= Supplied records =
========================================

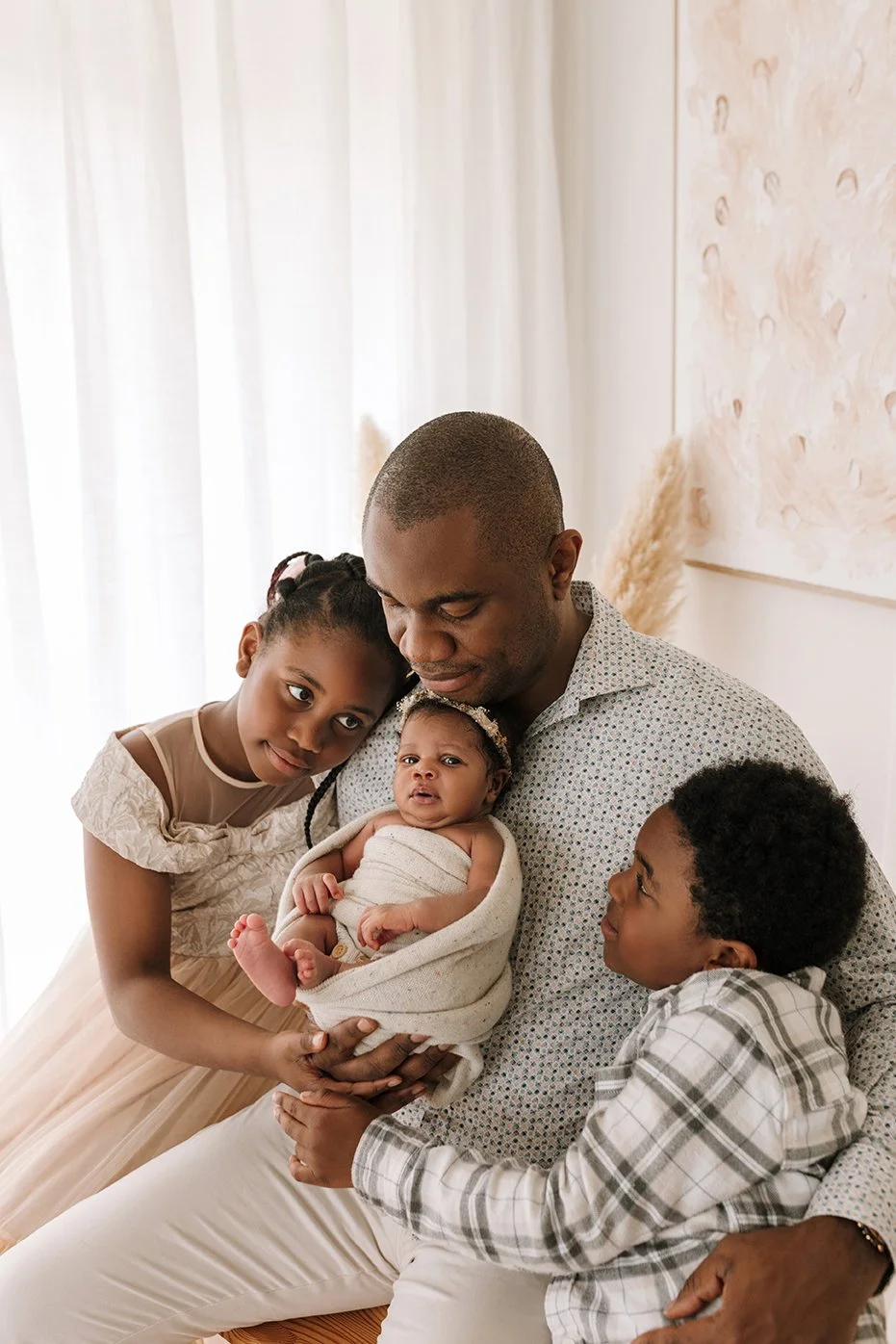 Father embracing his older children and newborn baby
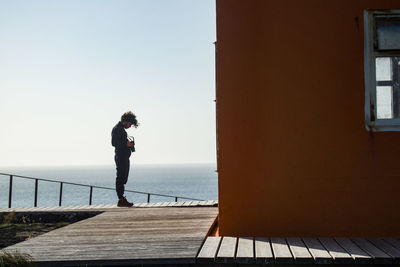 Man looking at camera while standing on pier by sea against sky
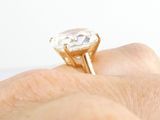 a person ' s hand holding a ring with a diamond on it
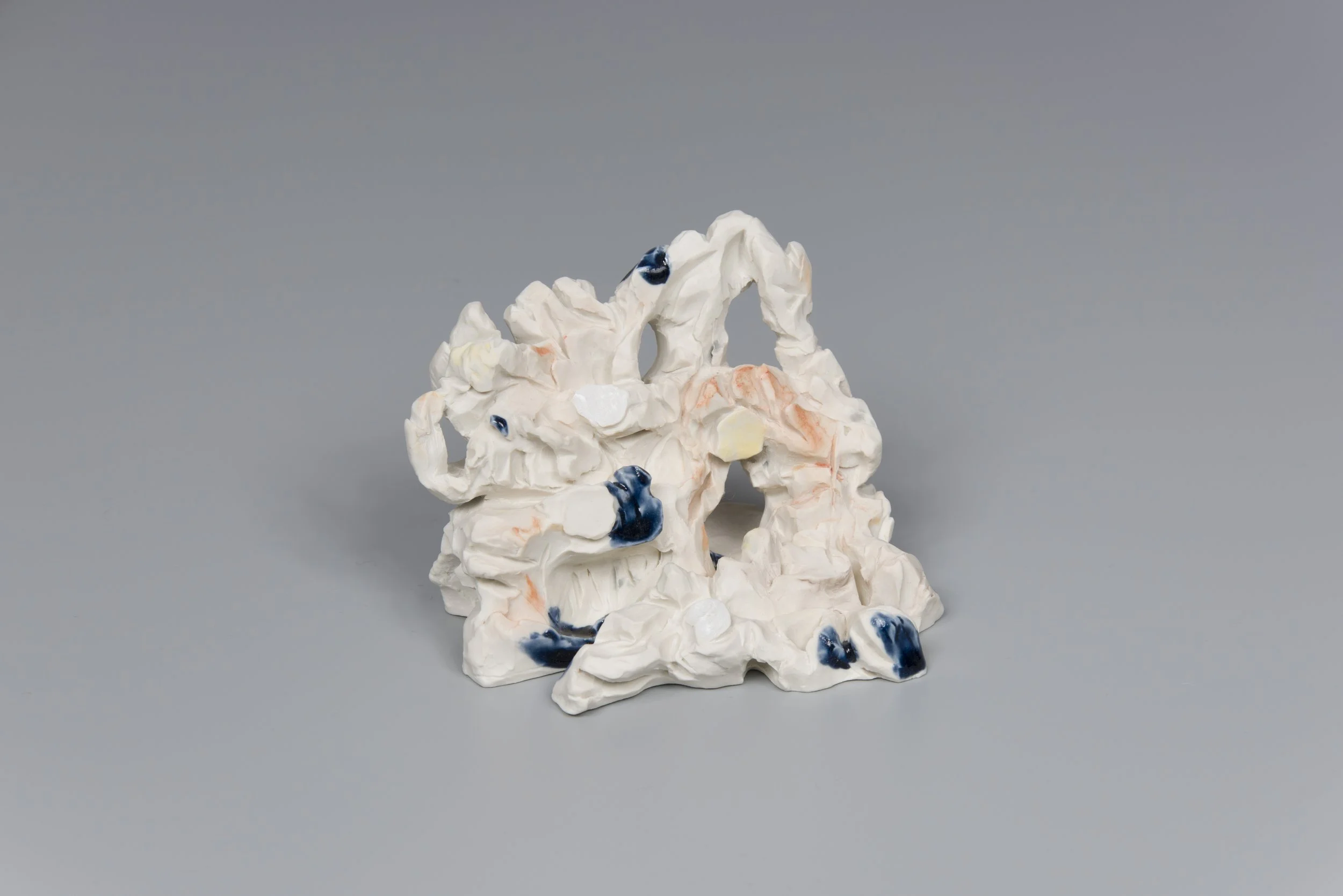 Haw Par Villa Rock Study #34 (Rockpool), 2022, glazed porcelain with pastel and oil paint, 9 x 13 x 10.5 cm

========================================

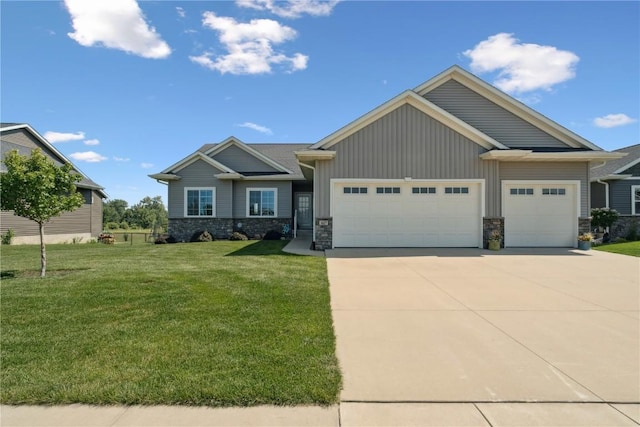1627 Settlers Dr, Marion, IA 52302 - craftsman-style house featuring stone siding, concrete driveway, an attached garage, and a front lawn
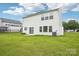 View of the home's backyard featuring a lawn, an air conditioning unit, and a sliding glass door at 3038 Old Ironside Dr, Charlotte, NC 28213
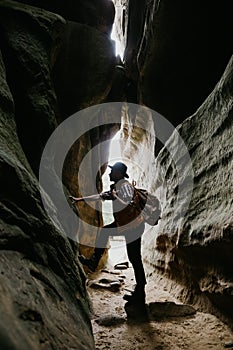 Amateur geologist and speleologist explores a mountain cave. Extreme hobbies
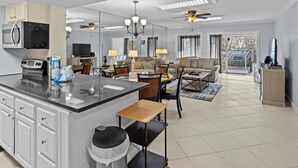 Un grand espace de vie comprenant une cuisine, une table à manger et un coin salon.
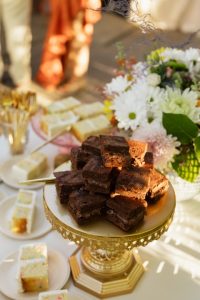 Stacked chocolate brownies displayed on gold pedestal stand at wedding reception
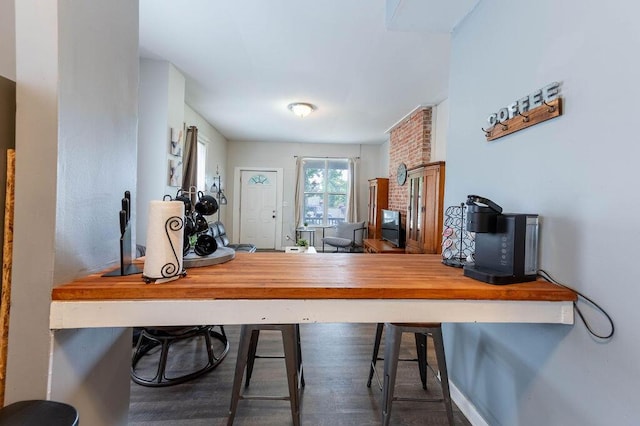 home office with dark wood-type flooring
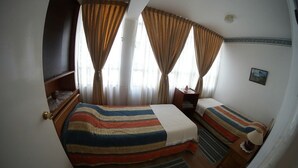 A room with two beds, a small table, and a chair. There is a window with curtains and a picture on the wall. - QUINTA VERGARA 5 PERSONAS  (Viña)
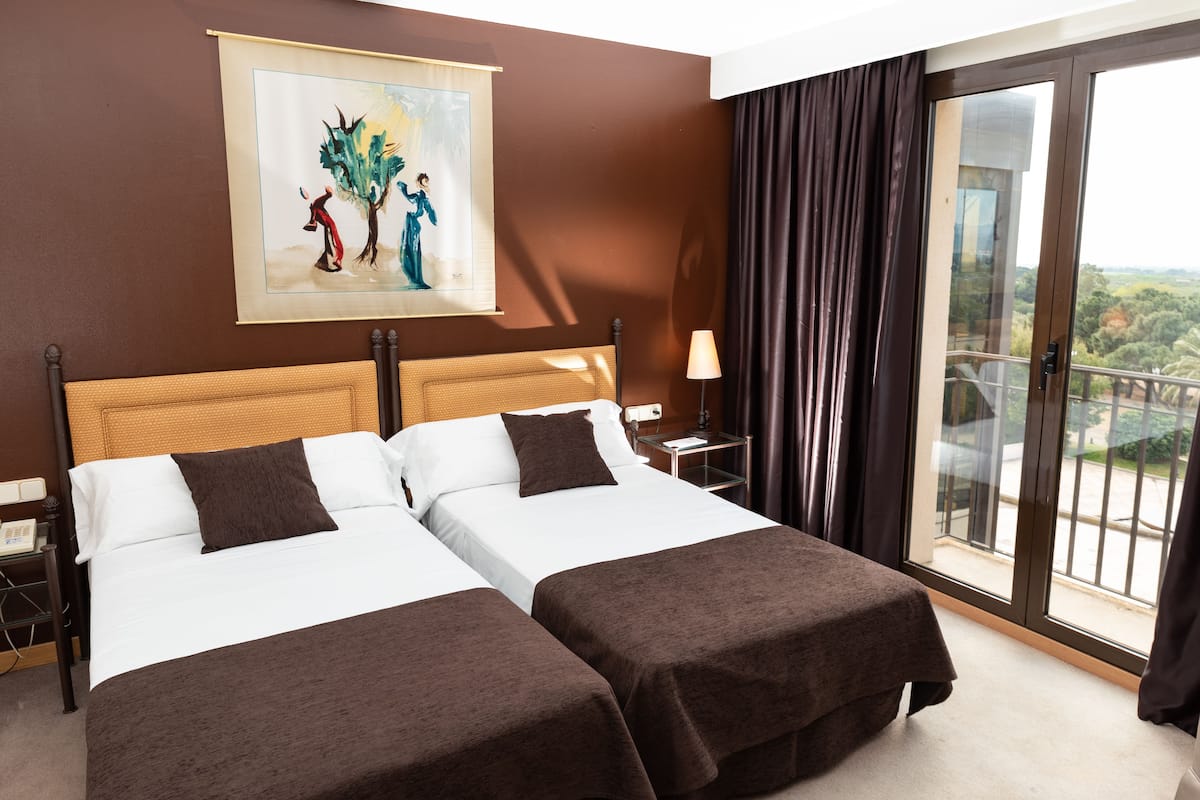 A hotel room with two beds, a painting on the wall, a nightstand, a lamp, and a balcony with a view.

========================================

= Your instructions =
List every item from the one containing "1627 Settlers Dr, Marion, IA" down to the one containing "A room with" as a numbered list, with no blank lines and the pictures left out.

= Answer to the exercise =
1. 1627 Settlers Dr, Marion, IA 52302 - craftsman-style house featuring stone siding, concrete driveway, an attached garage, and a front lawn
2.  View of the home's backyard featuring a lawn, an air conditioning unit, and a sliding glass door at 3038 Old Ironside Dr, Charlotte, NC 28213
3.  Amateur geologist and speleologist explores a mountain cave. Extreme hobbies
4.  Un grand espace de vie comprenant une cuisine, une table à manger et un coin salon.
5.  Stacked chocolate brownies displayed on gold pedestal stand at wedding reception
6.  home office with dark wood-type flooring
7.  A room with two beds, a small table, and a chair. There is a window with curtains and a picture on the wall. - QUINTA VERGARA 5 PERSONAS  (Viña)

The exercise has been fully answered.